> **Instructions to follow**
After finding the line containing "United States, site archbold_FL-07." below, please output that line and each following one through the line containing "scientific name: Rusa unicolor", exactly as written.
######
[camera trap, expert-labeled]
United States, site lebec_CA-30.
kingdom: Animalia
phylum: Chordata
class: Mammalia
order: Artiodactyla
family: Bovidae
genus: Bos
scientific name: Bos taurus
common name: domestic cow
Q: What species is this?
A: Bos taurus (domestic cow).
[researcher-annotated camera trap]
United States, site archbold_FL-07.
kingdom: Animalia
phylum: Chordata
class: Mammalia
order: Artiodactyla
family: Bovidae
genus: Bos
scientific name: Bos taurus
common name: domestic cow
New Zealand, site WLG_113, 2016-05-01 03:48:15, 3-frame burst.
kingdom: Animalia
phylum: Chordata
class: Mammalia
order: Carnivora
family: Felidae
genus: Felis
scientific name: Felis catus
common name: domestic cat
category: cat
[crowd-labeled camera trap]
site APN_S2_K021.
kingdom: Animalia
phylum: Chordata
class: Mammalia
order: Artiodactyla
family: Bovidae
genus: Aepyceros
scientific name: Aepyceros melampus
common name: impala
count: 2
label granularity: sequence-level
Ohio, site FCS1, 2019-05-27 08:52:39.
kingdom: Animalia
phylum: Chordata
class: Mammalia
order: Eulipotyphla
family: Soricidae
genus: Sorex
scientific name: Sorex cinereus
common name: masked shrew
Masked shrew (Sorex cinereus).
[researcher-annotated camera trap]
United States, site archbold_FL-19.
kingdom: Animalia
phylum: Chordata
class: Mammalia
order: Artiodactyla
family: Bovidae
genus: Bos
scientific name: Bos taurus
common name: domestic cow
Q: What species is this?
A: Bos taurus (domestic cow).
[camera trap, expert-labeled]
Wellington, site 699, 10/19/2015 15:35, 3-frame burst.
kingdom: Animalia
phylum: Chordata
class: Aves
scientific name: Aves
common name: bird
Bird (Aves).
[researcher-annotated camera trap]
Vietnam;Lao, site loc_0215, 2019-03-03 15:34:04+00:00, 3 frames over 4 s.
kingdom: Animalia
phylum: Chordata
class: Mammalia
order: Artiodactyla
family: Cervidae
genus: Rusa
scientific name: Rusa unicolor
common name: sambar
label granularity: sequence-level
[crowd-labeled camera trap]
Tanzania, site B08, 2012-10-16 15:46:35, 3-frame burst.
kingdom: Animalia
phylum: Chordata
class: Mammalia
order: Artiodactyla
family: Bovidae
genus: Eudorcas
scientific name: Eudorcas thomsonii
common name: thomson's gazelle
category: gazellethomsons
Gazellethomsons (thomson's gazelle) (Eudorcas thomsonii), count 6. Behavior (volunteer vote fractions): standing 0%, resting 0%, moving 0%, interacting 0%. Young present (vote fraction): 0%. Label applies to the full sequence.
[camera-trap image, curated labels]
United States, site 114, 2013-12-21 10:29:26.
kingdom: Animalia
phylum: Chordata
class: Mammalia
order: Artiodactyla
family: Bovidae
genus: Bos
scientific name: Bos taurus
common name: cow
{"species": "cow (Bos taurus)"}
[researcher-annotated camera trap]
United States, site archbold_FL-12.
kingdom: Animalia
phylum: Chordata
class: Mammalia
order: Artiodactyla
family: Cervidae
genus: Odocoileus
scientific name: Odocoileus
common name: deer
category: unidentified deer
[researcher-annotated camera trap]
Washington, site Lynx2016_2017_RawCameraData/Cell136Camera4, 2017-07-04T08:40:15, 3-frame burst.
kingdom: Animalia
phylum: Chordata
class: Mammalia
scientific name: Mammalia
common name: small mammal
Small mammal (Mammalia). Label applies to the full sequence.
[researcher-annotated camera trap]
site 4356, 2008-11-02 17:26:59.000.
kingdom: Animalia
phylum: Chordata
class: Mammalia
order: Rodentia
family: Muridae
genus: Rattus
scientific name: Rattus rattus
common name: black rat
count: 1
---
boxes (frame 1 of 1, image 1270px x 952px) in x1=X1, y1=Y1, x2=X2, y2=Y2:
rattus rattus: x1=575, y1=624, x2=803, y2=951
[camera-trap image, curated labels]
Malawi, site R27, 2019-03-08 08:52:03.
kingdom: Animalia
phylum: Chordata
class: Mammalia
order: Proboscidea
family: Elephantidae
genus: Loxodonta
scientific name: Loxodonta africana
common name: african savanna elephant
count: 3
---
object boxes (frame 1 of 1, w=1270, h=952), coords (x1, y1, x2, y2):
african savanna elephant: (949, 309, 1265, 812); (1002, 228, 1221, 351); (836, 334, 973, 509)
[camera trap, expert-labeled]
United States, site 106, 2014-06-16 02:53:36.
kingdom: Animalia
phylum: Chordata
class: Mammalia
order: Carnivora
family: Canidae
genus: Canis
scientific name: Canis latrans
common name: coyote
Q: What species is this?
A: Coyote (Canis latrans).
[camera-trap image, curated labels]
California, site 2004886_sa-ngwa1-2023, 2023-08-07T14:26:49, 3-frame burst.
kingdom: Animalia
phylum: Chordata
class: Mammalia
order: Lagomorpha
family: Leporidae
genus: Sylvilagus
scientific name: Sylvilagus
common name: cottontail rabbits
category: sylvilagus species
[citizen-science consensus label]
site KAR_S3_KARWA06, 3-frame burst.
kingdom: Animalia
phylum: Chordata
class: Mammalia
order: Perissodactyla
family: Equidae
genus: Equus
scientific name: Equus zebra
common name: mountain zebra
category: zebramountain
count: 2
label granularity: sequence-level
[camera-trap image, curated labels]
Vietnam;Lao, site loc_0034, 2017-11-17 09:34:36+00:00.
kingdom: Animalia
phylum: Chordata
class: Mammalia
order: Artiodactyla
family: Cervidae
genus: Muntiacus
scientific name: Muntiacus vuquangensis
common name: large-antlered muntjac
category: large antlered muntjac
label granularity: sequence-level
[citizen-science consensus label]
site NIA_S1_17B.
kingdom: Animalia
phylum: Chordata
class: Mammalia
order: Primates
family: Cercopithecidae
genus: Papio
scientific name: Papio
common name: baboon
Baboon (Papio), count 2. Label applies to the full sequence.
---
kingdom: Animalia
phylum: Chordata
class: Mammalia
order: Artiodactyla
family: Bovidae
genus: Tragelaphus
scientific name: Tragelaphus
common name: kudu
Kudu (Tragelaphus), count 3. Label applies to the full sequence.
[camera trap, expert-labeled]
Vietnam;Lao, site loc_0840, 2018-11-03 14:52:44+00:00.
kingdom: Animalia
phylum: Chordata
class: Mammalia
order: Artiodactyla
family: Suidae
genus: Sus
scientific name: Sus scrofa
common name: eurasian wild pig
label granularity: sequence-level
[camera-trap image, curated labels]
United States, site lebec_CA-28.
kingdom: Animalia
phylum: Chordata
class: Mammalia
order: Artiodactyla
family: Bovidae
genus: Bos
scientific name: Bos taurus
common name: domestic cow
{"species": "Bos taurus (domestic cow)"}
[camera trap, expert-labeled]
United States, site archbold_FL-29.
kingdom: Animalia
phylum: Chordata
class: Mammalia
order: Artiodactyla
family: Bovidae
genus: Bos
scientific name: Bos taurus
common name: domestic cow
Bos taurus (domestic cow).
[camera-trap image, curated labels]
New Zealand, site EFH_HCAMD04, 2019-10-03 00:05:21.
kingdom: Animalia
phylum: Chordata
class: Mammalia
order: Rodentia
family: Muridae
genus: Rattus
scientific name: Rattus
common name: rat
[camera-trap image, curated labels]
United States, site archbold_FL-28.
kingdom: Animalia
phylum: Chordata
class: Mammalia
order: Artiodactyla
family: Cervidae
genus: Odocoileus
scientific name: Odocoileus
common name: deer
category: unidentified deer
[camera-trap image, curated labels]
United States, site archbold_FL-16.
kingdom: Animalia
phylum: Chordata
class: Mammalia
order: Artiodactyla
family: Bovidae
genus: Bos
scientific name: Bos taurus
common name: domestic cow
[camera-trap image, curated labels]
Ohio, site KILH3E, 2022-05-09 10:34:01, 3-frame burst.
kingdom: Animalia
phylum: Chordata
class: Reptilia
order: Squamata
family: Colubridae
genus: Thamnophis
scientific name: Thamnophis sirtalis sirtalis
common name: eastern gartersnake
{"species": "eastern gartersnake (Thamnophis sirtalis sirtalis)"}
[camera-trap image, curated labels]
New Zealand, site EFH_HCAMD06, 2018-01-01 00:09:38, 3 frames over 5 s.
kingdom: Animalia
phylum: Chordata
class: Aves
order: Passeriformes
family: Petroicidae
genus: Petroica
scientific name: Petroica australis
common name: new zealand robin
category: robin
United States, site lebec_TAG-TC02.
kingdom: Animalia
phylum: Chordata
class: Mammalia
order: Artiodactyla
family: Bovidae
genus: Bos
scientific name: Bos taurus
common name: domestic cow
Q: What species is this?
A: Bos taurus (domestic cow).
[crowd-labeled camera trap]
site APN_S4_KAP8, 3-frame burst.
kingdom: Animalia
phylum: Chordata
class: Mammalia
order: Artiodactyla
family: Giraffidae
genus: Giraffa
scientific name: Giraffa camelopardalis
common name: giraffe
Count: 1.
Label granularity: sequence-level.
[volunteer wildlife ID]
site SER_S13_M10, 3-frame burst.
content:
######
> **Task response**
United States, site archbold_FL-07.
kingdom: Animalia
phylum: Chordata
class: Mammalia
order: Artiodactyla
family: Bovidae
genus: Bos
scientific name: Bos taurus
common name: domestic cow
New Zealand, site WLG_113, 2016-05-01 03:48:15, 3-frame burst.
kingdom: Animalia
phylum: Chordata
class: Mammalia
order: Carnivora
family: Felidae
genus: Felis
scientific name: Felis catus
common name: domestic cat
category: cat
[crowd-labeled camera trap]
site APN_S2_K021.
kingdom: Animalia
phylum: Chordata
class: Mammalia
order: Artiodactyla
family: Bovidae
genus: Aepyceros
scientific name: Aepyceros melampus
common name: impala
count: 2
label granularity: sequence-level
Ohio, site FCS1, 2019-05-27 08:52:39.
kingdom: Animalia
phylum: Chordata
class: Mammalia
order: Eulipotyphla
family: Soricidae
genus: Sorex
scientific name: Sorex cinereus
common name: masked shrew
Masked shrew (Sorex cinereus).
[researcher-annotated camera trap]
United States, site archbold_FL-19.
kingdom: Animalia
phylum: Chordata
class: Mammalia
order: Artiodactyla
family: Bovidae
genus: Bos
scientific name: Bos taurus
common name: domestic cow
Q: What species is this?
A: Bos taurus (domestic cow).
[camera trap, expert-labeled]
Wellington, site 699, 10/19/2015 15:35, 3-frame burst.
kingdom: Animalia
phylum: Chordata
class: Aves
scientific name: Aves
common name: bird
Bird (Aves).
[researcher-annotated camera trap]
Vietnam;Lao, site loc_0215, 2019-03-03 15:34:04+00:00, 3 frames over 4 s.
kingdom: Animalia
phylum: Chordata
class: Mammalia
order: Artiodactyla
family: Cervidae
genus: Rusa
scientific name: Rusa unicolor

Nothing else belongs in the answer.